EXTRACTED INFORMATION =
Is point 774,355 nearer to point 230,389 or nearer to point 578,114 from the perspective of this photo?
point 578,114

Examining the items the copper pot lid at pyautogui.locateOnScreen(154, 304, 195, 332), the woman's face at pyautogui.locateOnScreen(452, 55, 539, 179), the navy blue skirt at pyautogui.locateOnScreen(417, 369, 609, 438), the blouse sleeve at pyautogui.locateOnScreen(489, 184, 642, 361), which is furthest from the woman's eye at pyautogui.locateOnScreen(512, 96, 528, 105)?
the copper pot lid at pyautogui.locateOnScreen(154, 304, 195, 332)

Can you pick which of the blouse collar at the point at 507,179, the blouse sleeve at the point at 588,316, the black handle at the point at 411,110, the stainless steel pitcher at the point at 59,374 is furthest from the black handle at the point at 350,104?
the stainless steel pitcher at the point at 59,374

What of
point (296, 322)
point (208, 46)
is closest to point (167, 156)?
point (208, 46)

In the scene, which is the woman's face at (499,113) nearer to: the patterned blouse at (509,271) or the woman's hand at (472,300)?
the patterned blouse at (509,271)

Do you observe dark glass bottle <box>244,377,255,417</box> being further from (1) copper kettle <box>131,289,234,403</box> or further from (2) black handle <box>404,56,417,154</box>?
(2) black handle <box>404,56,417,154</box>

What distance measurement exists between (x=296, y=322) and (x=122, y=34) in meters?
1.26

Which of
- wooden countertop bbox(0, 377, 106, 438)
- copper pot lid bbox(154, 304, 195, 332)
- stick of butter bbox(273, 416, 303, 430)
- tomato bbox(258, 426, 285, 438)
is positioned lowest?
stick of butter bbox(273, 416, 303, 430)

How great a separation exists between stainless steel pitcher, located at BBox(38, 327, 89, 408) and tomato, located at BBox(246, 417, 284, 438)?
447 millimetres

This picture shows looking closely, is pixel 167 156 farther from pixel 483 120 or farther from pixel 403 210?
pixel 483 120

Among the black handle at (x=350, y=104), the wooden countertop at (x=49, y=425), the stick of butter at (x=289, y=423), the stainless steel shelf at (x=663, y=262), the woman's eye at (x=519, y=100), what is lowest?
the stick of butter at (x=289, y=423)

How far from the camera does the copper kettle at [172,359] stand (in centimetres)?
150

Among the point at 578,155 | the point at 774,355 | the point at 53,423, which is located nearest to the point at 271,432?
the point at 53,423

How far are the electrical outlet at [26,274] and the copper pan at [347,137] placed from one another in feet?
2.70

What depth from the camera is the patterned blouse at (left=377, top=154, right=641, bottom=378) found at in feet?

EXERCISE DETAILS = Write out every line of the records above as a numbered list, leaving out the blank lines.

RESPONSE FOR THIS EXERCISE =
1. Is point 774,355 nearer to point 230,389 or nearer to point 578,114 from the perspective of this photo?
2. point 578,114
3. Examining the items the copper pot lid at pyautogui.locateOnScreen(154, 304, 195, 332), the woman's face at pyautogui.locateOnScreen(452, 55, 539, 179), the navy blue skirt at pyautogui.locateOnScreen(417, 369, 609, 438), the blouse sleeve at pyautogui.locateOnScreen(489, 184, 642, 361), which is furthest from the woman's eye at pyautogui.locateOnScreen(512, 96, 528, 105)?
4. the copper pot lid at pyautogui.locateOnScreen(154, 304, 195, 332)
5. Can you pick which of the blouse collar at the point at 507,179, the blouse sleeve at the point at 588,316, the black handle at the point at 411,110, the stainless steel pitcher at the point at 59,374 is furthest from the black handle at the point at 350,104?
6. the stainless steel pitcher at the point at 59,374
7. What of
8. point (296, 322)
9. point (208, 46)
10. is closest to point (167, 156)?
11. point (208, 46)
12. In the scene, which is the woman's face at (499,113) nearer to: the patterned blouse at (509,271) or the woman's hand at (472,300)?
13. the patterned blouse at (509,271)
14. Do you observe dark glass bottle <box>244,377,255,417</box> being further from (1) copper kettle <box>131,289,234,403</box> or further from (2) black handle <box>404,56,417,154</box>?
15. (2) black handle <box>404,56,417,154</box>
16. What distance measurement exists between (x=296, y=322) and (x=122, y=34) in meters?
17. 1.26
18. Which of
19. - wooden countertop bbox(0, 377, 106, 438)
20. - copper pot lid bbox(154, 304, 195, 332)
21. - stick of butter bbox(273, 416, 303, 430)
22. - tomato bbox(258, 426, 285, 438)
23. is positioned lowest?
24. stick of butter bbox(273, 416, 303, 430)
25. How great a separation exists between stainless steel pitcher, located at BBox(38, 327, 89, 408) and tomato, located at BBox(246, 417, 284, 438)?
26. 447 millimetres
27. This picture shows looking closely, is pixel 167 156 farther from pixel 483 120 or farther from pixel 403 210?
28. pixel 483 120
29. Among the black handle at (x=350, y=104), the wooden countertop at (x=49, y=425), the stick of butter at (x=289, y=423), the stainless steel shelf at (x=663, y=262), the woman's eye at (x=519, y=100), what is lowest?
30. the stick of butter at (x=289, y=423)
31. How far from the camera does the copper kettle at [172,359] stand (in centimetres)?
32. 150
33. Among the point at 578,155 | the point at 774,355 | the point at 53,423, which is located nearest to the point at 271,432?
34. the point at 53,423
35. How far are the electrical outlet at [26,274] and the copper pan at [347,137] placed from one another in feet?
36. 2.70
37. What depth from the camera is the patterned blouse at (left=377, top=154, right=641, bottom=378) found at in feet?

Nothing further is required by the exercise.